- WHAT NEEDS TO BE DONE:
Give the entries from the line containing "velo-s-works-mclaren-roubaix-16431-1-1.jpg" through the line containing "Vorderteil 5045452-02 Vorderteil 5045452-02" as a JSON list of strings, one per line with blank lines omitted, and leave the pictures out of the answer.

- MATERIAL FOR THIS EXERCISE:
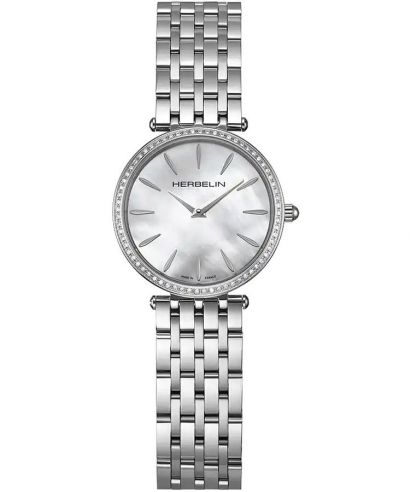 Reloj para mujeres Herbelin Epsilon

...

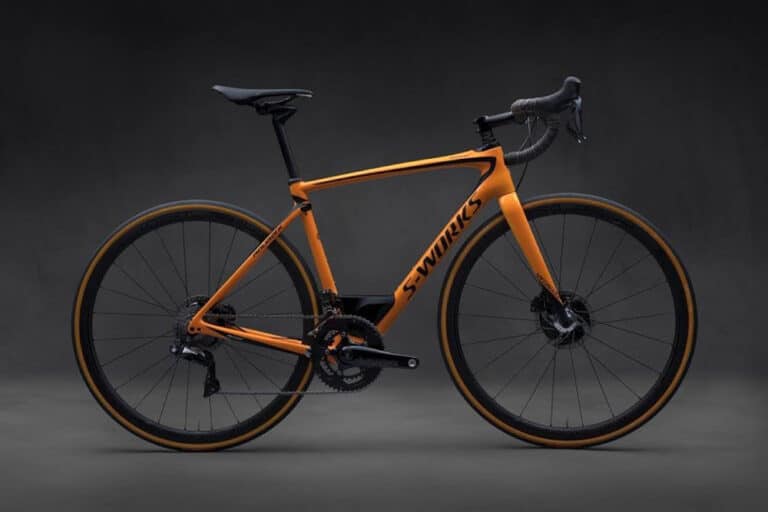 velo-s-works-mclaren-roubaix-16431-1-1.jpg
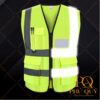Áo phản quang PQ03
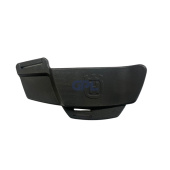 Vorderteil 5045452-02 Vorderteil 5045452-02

---

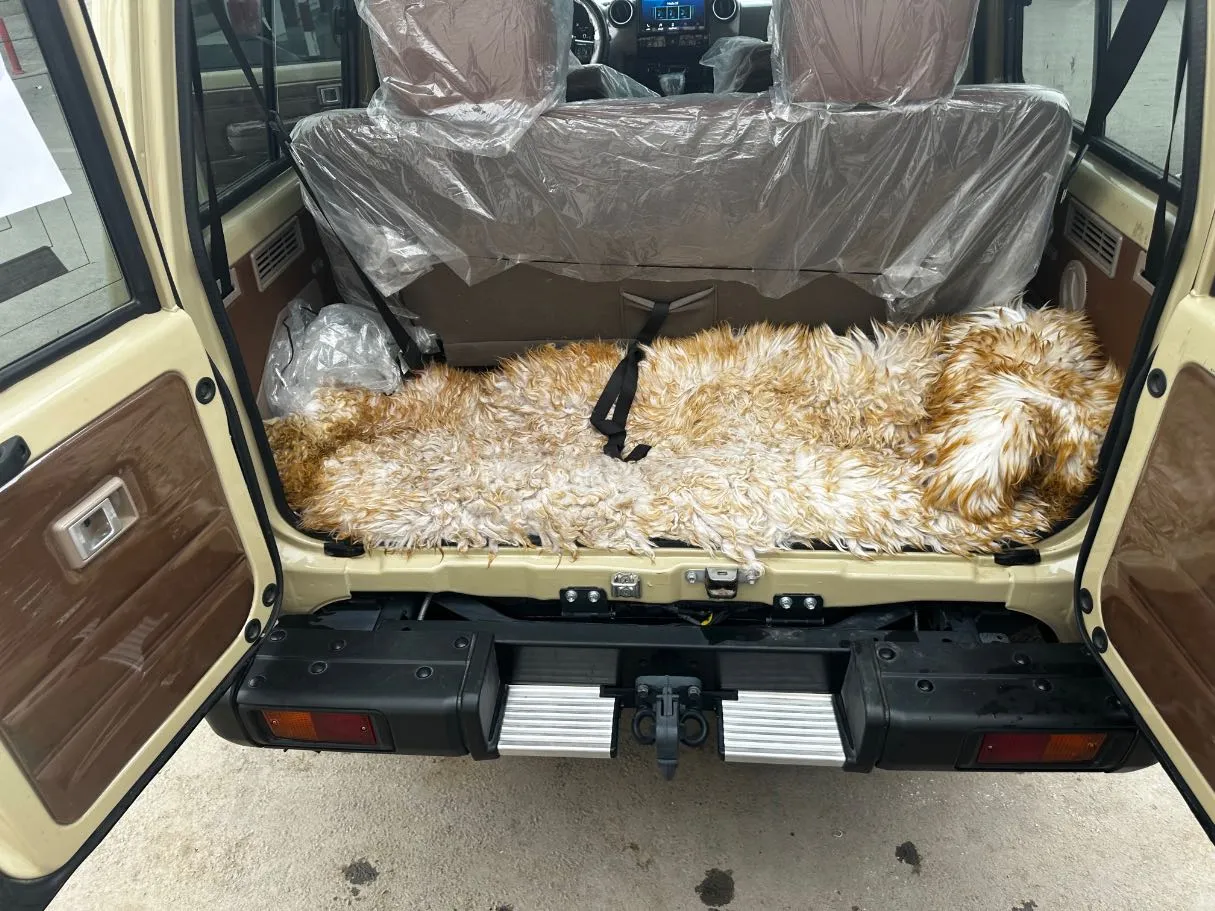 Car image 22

- SOLUTION FOR THIS TASK:
[
  " velo-s-works-mclaren-roubaix-16431-1-1.jpg",
  "Áo phản quang PQ03",
  " Vorderteil 5045452-02 Vorderteil 5045452-02"
]